## WHAT IS ASKED
Reproduce the listing below line for line, with nothing changed.

## AVAILABLE DATA
• • • • • • •

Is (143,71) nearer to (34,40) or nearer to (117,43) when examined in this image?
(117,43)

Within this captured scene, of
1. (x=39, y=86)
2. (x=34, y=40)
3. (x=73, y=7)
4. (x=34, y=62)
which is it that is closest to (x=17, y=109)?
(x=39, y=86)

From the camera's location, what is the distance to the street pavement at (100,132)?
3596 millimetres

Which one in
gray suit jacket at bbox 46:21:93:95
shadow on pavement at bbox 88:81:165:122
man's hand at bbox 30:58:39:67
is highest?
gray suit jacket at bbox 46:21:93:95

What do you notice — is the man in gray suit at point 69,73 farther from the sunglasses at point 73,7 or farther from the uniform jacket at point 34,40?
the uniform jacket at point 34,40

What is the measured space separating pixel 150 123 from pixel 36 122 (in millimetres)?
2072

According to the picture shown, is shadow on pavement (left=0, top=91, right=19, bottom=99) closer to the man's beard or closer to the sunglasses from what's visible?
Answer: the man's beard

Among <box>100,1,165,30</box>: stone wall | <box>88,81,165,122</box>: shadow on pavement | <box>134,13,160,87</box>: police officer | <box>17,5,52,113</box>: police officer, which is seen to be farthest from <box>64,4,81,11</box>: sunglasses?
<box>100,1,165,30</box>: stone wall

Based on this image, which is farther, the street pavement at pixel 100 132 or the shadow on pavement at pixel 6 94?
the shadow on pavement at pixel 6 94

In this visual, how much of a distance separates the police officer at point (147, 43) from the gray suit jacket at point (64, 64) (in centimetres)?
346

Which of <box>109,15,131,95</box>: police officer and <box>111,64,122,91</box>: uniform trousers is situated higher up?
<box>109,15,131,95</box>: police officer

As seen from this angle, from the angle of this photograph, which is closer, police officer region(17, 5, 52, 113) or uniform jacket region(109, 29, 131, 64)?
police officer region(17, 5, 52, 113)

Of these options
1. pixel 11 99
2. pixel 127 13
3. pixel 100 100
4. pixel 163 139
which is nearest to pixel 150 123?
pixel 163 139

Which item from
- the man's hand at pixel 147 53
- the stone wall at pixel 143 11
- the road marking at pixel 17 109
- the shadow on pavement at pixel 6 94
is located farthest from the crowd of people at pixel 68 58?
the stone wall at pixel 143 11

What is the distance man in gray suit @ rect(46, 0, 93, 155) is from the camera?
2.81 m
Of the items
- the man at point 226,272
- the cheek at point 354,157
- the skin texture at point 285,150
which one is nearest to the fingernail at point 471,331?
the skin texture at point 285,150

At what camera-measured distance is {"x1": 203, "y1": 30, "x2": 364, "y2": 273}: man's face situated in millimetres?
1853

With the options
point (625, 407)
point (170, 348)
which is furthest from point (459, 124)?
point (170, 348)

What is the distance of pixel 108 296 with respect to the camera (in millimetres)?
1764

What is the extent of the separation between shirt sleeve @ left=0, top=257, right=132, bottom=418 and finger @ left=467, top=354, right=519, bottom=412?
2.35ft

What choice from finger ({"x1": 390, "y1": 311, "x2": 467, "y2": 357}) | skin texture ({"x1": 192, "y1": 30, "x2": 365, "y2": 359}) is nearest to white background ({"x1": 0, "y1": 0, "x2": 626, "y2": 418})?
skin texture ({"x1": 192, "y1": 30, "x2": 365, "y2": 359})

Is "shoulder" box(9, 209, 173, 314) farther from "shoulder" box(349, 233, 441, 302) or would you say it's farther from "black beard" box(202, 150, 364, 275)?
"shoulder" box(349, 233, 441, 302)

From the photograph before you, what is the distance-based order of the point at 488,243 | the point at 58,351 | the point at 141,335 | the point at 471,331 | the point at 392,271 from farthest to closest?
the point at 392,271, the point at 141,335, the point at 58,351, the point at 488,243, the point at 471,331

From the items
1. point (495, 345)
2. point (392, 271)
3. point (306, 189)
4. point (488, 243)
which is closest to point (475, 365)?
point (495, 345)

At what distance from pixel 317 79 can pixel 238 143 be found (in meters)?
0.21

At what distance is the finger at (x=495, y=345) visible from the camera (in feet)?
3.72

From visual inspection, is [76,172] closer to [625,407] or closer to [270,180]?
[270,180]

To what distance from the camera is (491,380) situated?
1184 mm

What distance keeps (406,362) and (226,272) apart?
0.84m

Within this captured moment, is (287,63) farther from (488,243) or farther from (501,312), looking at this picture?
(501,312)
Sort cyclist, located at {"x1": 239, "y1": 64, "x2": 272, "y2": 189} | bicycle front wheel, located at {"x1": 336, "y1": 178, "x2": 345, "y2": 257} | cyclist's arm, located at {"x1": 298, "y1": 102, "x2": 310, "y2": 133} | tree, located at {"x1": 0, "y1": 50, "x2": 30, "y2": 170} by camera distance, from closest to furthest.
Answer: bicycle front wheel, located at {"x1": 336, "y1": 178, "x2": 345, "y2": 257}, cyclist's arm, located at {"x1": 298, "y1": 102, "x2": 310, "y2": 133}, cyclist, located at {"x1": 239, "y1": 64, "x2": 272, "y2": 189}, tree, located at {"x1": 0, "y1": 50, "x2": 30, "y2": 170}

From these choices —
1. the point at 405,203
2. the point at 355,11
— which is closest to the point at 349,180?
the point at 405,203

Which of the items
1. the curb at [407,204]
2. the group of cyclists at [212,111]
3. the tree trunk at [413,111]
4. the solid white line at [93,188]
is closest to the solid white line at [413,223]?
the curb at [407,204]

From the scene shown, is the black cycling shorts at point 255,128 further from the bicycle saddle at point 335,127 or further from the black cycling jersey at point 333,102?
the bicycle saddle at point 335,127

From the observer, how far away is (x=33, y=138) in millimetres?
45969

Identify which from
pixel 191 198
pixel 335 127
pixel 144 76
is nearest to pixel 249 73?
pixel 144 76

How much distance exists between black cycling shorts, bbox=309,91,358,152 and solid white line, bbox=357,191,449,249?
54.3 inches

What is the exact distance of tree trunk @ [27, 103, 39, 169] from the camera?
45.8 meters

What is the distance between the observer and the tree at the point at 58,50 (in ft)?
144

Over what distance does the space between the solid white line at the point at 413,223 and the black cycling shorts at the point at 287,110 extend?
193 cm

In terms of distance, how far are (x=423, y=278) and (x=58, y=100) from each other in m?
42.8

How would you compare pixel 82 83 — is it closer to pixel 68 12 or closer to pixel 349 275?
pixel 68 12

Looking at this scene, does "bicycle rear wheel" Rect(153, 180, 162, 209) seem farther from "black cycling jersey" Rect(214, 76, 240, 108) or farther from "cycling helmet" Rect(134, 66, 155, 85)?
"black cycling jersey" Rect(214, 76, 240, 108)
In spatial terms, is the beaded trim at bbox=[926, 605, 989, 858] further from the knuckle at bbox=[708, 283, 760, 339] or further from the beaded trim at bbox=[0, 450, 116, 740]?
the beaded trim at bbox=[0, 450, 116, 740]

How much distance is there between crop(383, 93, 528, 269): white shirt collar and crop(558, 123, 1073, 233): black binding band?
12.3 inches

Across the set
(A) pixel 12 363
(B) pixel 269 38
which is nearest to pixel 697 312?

• • • • • • •

## WRITTEN REPLY
Is (143,71) nearer to (34,40) or nearer to (117,43) when examined in this image?
(117,43)

Within this captured scene, of
1. (x=39, y=86)
2. (x=34, y=40)
3. (x=73, y=7)
4. (x=34, y=62)
which is it that is closest to (x=17, y=109)?
(x=39, y=86)

From the camera's location, what is the distance to the street pavement at (100,132)?
3596 millimetres

Which one in
gray suit jacket at bbox 46:21:93:95
shadow on pavement at bbox 88:81:165:122
man's hand at bbox 30:58:39:67
is highest?
gray suit jacket at bbox 46:21:93:95

What do you notice — is the man in gray suit at point 69,73 farther from the sunglasses at point 73,7 or farther from the uniform jacket at point 34,40?
the uniform jacket at point 34,40

What is the measured space separating pixel 150 123 from pixel 36 122 (in millimetres)?
2072

According to the picture shown, is shadow on pavement (left=0, top=91, right=19, bottom=99) closer to the man's beard or closer to the sunglasses from what's visible?
Answer: the man's beard

Among <box>100,1,165,30</box>: stone wall | <box>88,81,165,122</box>: shadow on pavement | <box>134,13,160,87</box>: police officer | <box>17,5,52,113</box>: police officer, which is seen to be farthest from <box>64,4,81,11</box>: sunglasses?
<box>100,1,165,30</box>: stone wall

Based on this image, which is farther, the street pavement at pixel 100 132 or the shadow on pavement at pixel 6 94?
the shadow on pavement at pixel 6 94

In this visual, how much of a distance separates the police officer at point (147, 43) from the gray suit jacket at point (64, 64) (in centimetres)?
346

Which of <box>109,15,131,95</box>: police officer and <box>111,64,122,91</box>: uniform trousers is situated higher up?
<box>109,15,131,95</box>: police officer

As seen from this angle, from the angle of this photograph, which is closer, police officer region(17, 5, 52, 113) or uniform jacket region(109, 29, 131, 64)?
police officer region(17, 5, 52, 113)

Of these options
1. pixel 11 99
2. pixel 127 13
3. pixel 100 100
4. pixel 163 139
which is nearest to pixel 150 123?
pixel 163 139

Which item from
- the man's hand at pixel 147 53
- the stone wall at pixel 143 11
- the road marking at pixel 17 109
- the shadow on pavement at pixel 6 94
is located farthest from the crowd of people at pixel 68 58?
the stone wall at pixel 143 11

What is the distance man in gray suit @ rect(46, 0, 93, 155) is from the camera?
2.81 m
Of the items
- the man at point 226,272
- the cheek at point 354,157
- the skin texture at point 285,150
which one is nearest to the fingernail at point 471,331?
the skin texture at point 285,150

At what camera-measured distance is {"x1": 203, "y1": 30, "x2": 364, "y2": 273}: man's face situated in millimetres?
1853

With the options
point (625, 407)
point (170, 348)
which is furthest from point (459, 124)?
point (170, 348)

What is the distance of pixel 108 296 with respect to the camera (in millimetres)?
1764

What is the extent of the separation between shirt sleeve @ left=0, top=257, right=132, bottom=418 and finger @ left=467, top=354, right=519, bottom=412?
2.35ft

What choice from finger ({"x1": 390, "y1": 311, "x2": 467, "y2": 357}) | skin texture ({"x1": 192, "y1": 30, "x2": 365, "y2": 359}) is nearest to white background ({"x1": 0, "y1": 0, "x2": 626, "y2": 418})?
skin texture ({"x1": 192, "y1": 30, "x2": 365, "y2": 359})

Is "shoulder" box(9, 209, 173, 314) farther from "shoulder" box(349, 233, 441, 302) or would you say it's farther from "black beard" box(202, 150, 364, 275)?
"shoulder" box(349, 233, 441, 302)

From the photograph before you, what is the distance-based order of the point at 488,243 | the point at 58,351 | the point at 141,335 | the point at 471,331 | the point at 392,271 from farthest to closest?
the point at 392,271, the point at 141,335, the point at 58,351, the point at 488,243, the point at 471,331

From the items
1. point (495, 345)
2. point (392, 271)
3. point (306, 189)
4. point (488, 243)
which is closest to point (475, 365)?
point (495, 345)

At what distance from pixel 317 79 can pixel 238 143 be found (in meters)?
0.21

At what distance is the finger at (x=495, y=345) visible from the camera (in feet)?
3.72

From visual inspection, is [76,172] closer to [625,407] or closer to [270,180]?
[270,180]

To what distance from the camera is (491,380) situated?
1184 mm

What distance keeps (406,362) and (226,272) apart?
0.84m

Within this captured moment, is (287,63) farther from (488,243) or farther from (501,312), looking at this picture?
(501,312)
Sort cyclist, located at {"x1": 239, "y1": 64, "x2": 272, "y2": 189} | bicycle front wheel, located at {"x1": 336, "y1": 178, "x2": 345, "y2": 257} | cyclist's arm, located at {"x1": 298, "y1": 102, "x2": 310, "y2": 133} | tree, located at {"x1": 0, "y1": 50, "x2": 30, "y2": 170} by camera distance, from closest to furthest.
Answer: bicycle front wheel, located at {"x1": 336, "y1": 178, "x2": 345, "y2": 257}, cyclist's arm, located at {"x1": 298, "y1": 102, "x2": 310, "y2": 133}, cyclist, located at {"x1": 239, "y1": 64, "x2": 272, "y2": 189}, tree, located at {"x1": 0, "y1": 50, "x2": 30, "y2": 170}

From these choices —
1. the point at 405,203
2. the point at 355,11
— which is closest to the point at 349,180?
the point at 405,203

Which of the items
1. the curb at [407,204]
2. the group of cyclists at [212,111]
3. the tree trunk at [413,111]
4. the solid white line at [93,188]
is closest to the solid white line at [413,223]?
the curb at [407,204]

From the scene shown, is the black cycling shorts at point 255,128 further from the bicycle saddle at point 335,127 or further from the black cycling jersey at point 333,102?
the bicycle saddle at point 335,127

From the observer, how far away is (x=33, y=138) in millimetres?
45969

Identify which from
pixel 191 198
pixel 335 127
pixel 144 76
is nearest to pixel 249 73?
pixel 144 76

How much distance exists between black cycling shorts, bbox=309,91,358,152 and solid white line, bbox=357,191,449,249?
54.3 inches

What is the exact distance of tree trunk @ [27, 103, 39, 169] from the camera?
45.8 meters

What is the distance between the observer and the tree at the point at 58,50 (in ft)?
144

Over what distance does the space between the solid white line at the point at 413,223 and the black cycling shorts at the point at 287,110 extend?
193 cm

In terms of distance, how far are (x=423, y=278) and (x=58, y=100) from each other in m?
42.8

How would you compare pixel 82 83 — is it closer to pixel 68 12 or closer to pixel 349 275?
pixel 68 12

Looking at this scene, does "bicycle rear wheel" Rect(153, 180, 162, 209) seem farther from "black cycling jersey" Rect(214, 76, 240, 108) or farther from "cycling helmet" Rect(134, 66, 155, 85)?
"black cycling jersey" Rect(214, 76, 240, 108)
In spatial terms, is the beaded trim at bbox=[926, 605, 989, 858] further from the knuckle at bbox=[708, 283, 760, 339] or further from the beaded trim at bbox=[0, 450, 116, 740]?
the beaded trim at bbox=[0, 450, 116, 740]

How much distance is there between crop(383, 93, 528, 269): white shirt collar and crop(558, 123, 1073, 233): black binding band?
12.3 inches

Across the set
(A) pixel 12 363
(B) pixel 269 38
which is nearest to pixel 697 312?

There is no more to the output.